A hacker claims to have discovered a cryptographic key that can be used to circumvent copy restrictions on HD DVD and Blu-ray movies.
The key, which was published Sunday on the Doom9.org discussion forum, is a further step toward undermining the next-generation AACS (Advanced Access Content System) encryption system used to copy-protect high-definition media.
The hacker, going by the name of Arnezami, said he discovered the key by examining what was happening in his computer’s memory while it processed an HD DVD video.
A spokeswoman for the group that sets the AACS specification, called the AACS Licensing Administrator, said Arnezami’s claims were being investigated but declined to provide further comment.

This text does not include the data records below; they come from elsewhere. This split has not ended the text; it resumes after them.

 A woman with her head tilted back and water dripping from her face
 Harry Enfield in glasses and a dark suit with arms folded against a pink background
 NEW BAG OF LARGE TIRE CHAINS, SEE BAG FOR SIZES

In late December, a different hacker, named Muslix64, posted a software program that could decrypt high-definition movies. Users needed to first enter another type of encryption key, called the “volume key,” for the software to work. More than 100 of these volume keys have since popped up, allowing users to freely copy such films as King Kong, Mission: Impossible and Jarhead.

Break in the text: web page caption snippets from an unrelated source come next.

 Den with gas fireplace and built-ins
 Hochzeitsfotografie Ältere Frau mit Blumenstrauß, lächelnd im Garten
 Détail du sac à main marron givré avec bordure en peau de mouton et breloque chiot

The publication of this latest key, called a processing key, gives users a much easier way to figure out the volume keys they need in order to make movie copies with the HDDVDBackup software, according to Arnezami.
Introduced in April 2005, AACS is supported by media and technology companies such as Microsoft, Matsushita Electric Industrial (Panasonic), Sony, Toshiba, The Walt Disney Co. and Warner Bros.
The encryption system is designed to be more robust than the CSS (content scrambling system) encryption scheme used by DVDs, which was completely cracked in late 1999.